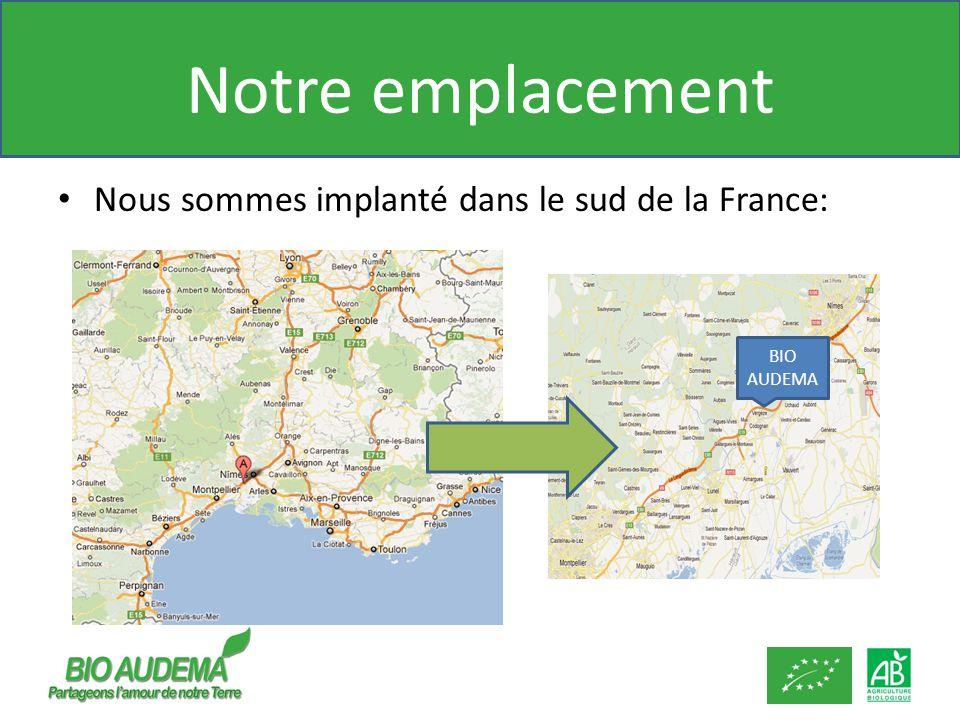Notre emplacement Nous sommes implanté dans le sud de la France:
□ □ □ □ □ □ □
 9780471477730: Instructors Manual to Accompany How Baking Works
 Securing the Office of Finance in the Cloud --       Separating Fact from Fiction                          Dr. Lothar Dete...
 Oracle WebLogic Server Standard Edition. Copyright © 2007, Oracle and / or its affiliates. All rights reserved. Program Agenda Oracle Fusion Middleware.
□ □ □ □ □ □ □
__Activity__. Could you restate word for word the lines above from the one containing "Securing the Office" through the one containing "Oracle WebLogic Server", both included, and nothing else?

__Answer space__.
 Securing the Office of Finance in the Cloud --       Separating Fact from Fiction                          Dr. Lothar Dete...
 Oracle WebLogic Server Standard Edition. Copyright © 2007, Oracle and / or its affiliates. All rights reserved. Program Agenda Oracle Fusion Middleware.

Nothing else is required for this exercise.